▶ [Directions] Lay out the material as a Markdown table with columns headed Row and Line, one numbered row per line and blank lines omitted. Begin with the line containing "Comparing the gloved" and continue through the last line of the material.

▶ [Rows]
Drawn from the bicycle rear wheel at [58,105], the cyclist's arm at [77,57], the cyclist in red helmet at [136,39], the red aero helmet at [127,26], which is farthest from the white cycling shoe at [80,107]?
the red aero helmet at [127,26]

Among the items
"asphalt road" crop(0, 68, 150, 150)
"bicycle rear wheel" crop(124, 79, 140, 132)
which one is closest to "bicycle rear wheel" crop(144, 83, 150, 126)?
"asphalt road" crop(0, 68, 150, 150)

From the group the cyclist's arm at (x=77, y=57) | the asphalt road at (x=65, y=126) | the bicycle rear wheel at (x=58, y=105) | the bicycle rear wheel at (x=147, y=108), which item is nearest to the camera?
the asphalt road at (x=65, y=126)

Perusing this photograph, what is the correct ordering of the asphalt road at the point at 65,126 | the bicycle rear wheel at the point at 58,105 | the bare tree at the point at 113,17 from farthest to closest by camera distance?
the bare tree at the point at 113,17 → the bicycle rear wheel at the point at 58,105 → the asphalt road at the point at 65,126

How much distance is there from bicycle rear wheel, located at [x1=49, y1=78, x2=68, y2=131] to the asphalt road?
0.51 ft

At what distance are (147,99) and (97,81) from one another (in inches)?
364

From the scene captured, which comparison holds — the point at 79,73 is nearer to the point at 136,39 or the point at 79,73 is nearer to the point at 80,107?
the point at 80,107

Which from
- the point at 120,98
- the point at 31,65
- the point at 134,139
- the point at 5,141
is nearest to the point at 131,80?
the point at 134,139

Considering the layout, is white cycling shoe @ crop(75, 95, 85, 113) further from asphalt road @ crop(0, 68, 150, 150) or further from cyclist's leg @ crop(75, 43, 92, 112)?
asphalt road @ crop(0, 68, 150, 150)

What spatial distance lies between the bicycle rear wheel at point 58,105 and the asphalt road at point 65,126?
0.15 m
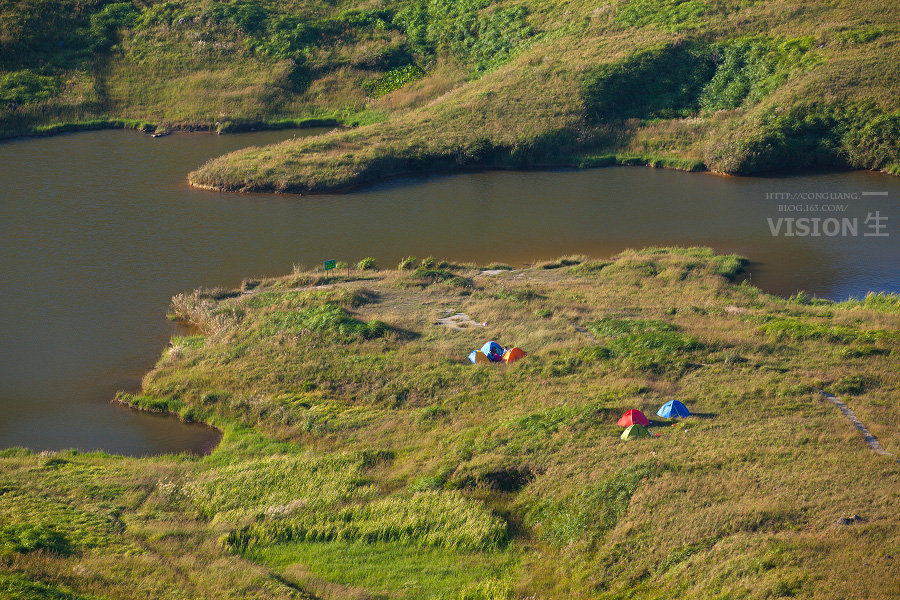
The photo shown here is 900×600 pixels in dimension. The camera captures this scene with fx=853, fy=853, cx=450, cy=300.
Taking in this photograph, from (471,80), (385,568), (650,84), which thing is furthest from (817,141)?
(385,568)

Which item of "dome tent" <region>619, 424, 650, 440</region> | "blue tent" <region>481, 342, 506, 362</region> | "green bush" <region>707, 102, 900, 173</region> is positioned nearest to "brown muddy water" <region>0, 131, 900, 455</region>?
"green bush" <region>707, 102, 900, 173</region>

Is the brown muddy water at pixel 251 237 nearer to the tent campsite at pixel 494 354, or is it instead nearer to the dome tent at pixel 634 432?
the tent campsite at pixel 494 354

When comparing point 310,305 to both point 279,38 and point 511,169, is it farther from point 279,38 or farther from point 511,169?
point 279,38

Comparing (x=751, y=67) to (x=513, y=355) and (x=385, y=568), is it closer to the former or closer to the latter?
(x=513, y=355)

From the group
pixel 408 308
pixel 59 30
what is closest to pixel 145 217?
pixel 408 308

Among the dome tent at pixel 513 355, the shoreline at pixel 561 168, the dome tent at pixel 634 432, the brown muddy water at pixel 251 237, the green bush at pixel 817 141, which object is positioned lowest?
the dome tent at pixel 634 432

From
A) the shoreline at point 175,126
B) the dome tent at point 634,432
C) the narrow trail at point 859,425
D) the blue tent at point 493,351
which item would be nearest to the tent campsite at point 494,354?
the blue tent at point 493,351
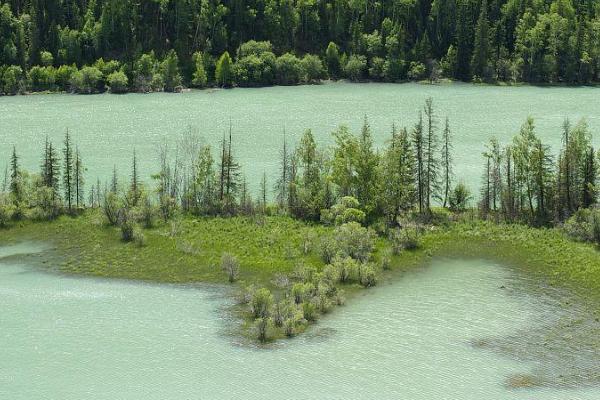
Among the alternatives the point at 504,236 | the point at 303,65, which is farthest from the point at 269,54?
the point at 504,236

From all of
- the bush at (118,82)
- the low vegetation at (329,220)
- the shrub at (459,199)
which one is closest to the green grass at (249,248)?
the low vegetation at (329,220)

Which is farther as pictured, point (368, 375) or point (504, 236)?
point (504, 236)

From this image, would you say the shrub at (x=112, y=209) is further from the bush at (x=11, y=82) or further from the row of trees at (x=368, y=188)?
the bush at (x=11, y=82)

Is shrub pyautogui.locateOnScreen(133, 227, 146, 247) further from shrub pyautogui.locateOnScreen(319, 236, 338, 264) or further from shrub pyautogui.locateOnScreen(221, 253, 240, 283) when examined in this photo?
shrub pyautogui.locateOnScreen(319, 236, 338, 264)

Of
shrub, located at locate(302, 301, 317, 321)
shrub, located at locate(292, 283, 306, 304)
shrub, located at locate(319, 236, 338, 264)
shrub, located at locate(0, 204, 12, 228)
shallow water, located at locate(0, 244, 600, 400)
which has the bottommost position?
shallow water, located at locate(0, 244, 600, 400)

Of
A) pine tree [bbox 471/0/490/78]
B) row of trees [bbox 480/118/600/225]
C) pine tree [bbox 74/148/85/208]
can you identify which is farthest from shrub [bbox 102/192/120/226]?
pine tree [bbox 471/0/490/78]

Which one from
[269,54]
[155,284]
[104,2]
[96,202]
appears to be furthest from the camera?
[104,2]

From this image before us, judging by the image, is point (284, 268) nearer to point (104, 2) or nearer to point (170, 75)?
point (170, 75)
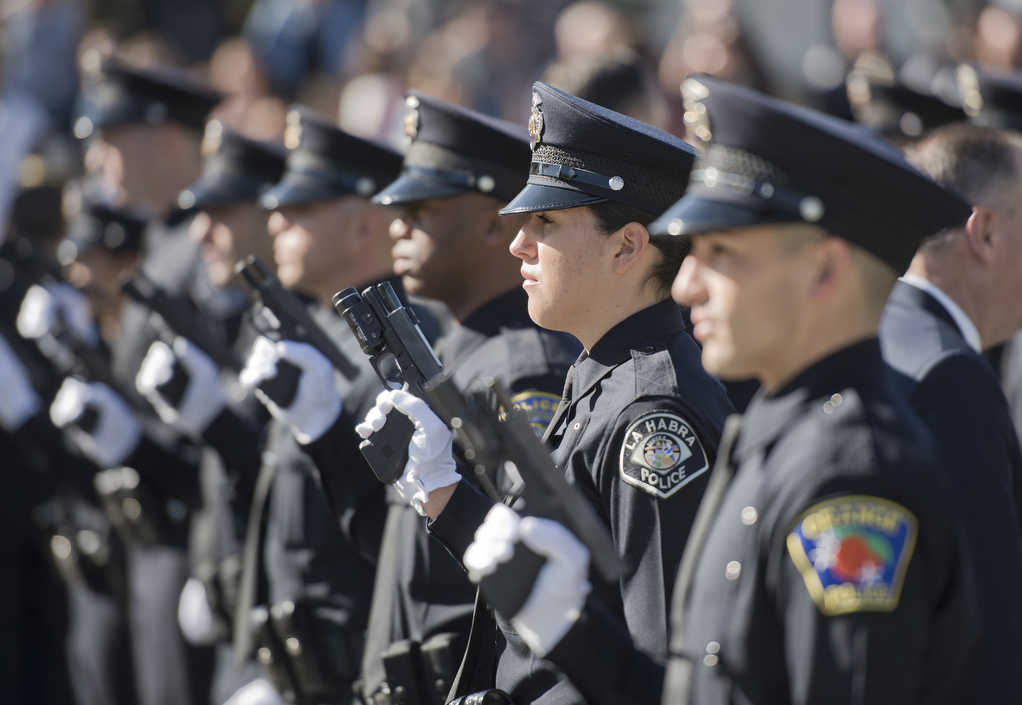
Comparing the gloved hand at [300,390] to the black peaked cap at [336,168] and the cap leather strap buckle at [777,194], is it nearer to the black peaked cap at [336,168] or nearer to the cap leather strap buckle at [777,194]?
the black peaked cap at [336,168]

▶ [Exercise answer]
| Row | Line |
|---|---|
| 1 | Comparing the gloved hand at [300,390] to the black peaked cap at [336,168] and the cap leather strap buckle at [777,194], is it nearer to the black peaked cap at [336,168] or nearer to the cap leather strap buckle at [777,194]? |
| 2 | the black peaked cap at [336,168] |